### Items

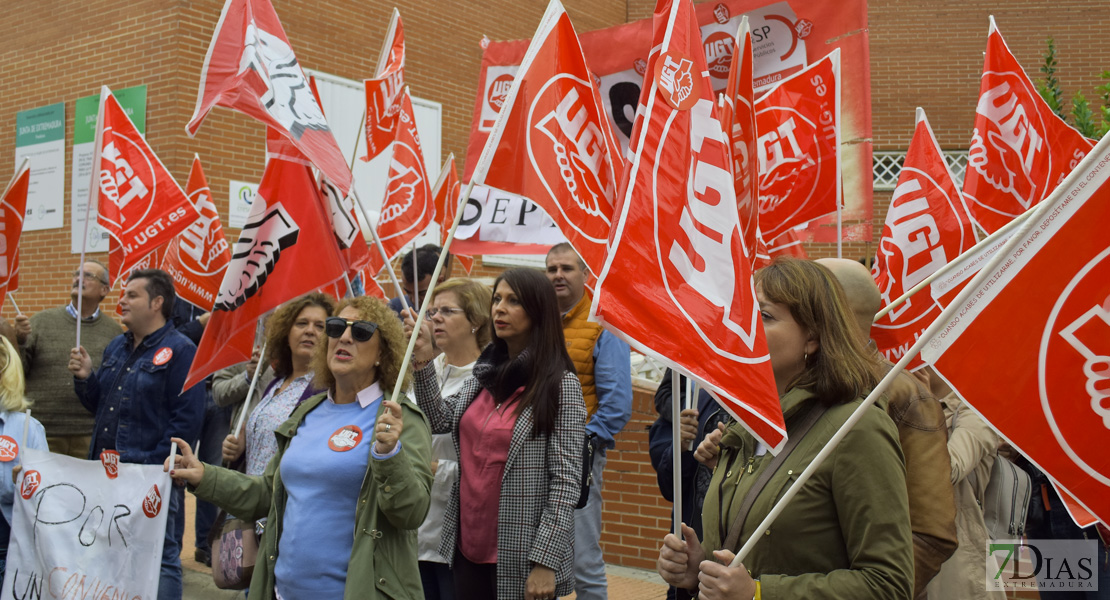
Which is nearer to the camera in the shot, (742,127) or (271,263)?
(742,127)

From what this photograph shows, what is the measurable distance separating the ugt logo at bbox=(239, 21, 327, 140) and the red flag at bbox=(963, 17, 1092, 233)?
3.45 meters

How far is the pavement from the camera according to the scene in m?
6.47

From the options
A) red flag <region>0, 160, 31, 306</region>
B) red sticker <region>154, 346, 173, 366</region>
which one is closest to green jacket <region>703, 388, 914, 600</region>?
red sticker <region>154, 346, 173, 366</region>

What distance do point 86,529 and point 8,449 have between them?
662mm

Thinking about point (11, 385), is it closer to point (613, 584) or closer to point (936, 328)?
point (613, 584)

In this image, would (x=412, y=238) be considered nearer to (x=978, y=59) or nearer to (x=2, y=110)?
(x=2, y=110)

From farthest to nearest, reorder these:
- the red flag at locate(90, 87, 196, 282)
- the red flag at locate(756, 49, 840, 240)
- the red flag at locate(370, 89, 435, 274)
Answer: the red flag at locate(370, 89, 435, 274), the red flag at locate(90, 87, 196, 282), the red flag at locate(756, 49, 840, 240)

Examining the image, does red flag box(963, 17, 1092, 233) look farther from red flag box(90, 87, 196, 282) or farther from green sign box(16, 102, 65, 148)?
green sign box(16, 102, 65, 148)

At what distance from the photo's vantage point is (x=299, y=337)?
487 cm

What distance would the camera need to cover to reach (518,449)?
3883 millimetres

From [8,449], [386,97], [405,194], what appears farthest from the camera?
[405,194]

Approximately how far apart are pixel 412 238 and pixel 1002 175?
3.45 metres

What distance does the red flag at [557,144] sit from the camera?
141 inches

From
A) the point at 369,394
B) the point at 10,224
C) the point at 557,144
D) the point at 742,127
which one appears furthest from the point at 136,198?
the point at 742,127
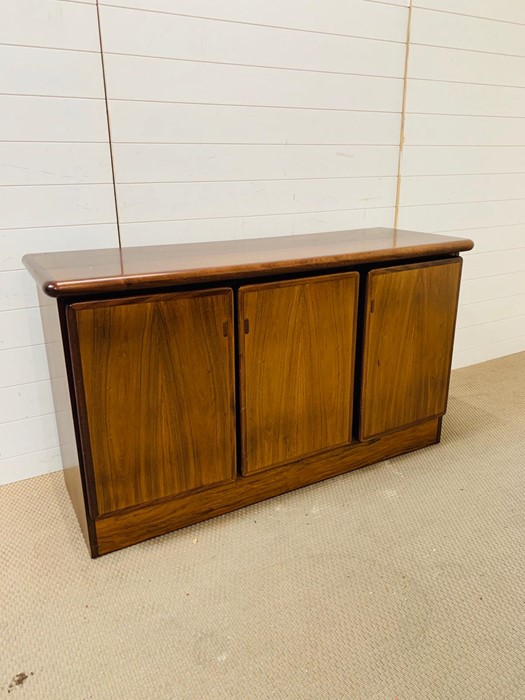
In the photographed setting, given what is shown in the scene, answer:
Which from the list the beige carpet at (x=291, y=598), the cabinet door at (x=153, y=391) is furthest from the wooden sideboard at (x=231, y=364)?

### Requirements
Starting at the line that contains "Thinking about point" and ending after the line that contains "3883 millimetres", express only those items as a two-column CSV with the headers item_text and answer. Give one row per item, and put each value in a single quoted field with its line breaks replaced by spaces.

### Worked solution
item_text,answer
"Thinking about point (11, 385), is it closer to point (613, 584) or closer to point (936, 328)?","point (613, 584)"
"In this image, would (x=412, y=238) be considered nearer to (x=978, y=59) or nearer to (x=2, y=110)?","(x=2, y=110)"
"From farthest to nearest, reorder these: - the red flag at locate(90, 87, 196, 282) - the red flag at locate(756, 49, 840, 240) - the red flag at locate(370, 89, 435, 274) Answer:","the red flag at locate(370, 89, 435, 274), the red flag at locate(90, 87, 196, 282), the red flag at locate(756, 49, 840, 240)"
"Examining the image, does red flag box(963, 17, 1092, 233) look farther from red flag box(90, 87, 196, 282) or farther from green sign box(16, 102, 65, 148)?","green sign box(16, 102, 65, 148)"
"At what distance from the photo's vantage point is (x=299, y=337)?","487 cm"
"What distance would the camera need to cover to reach (518,449)?","3883 millimetres"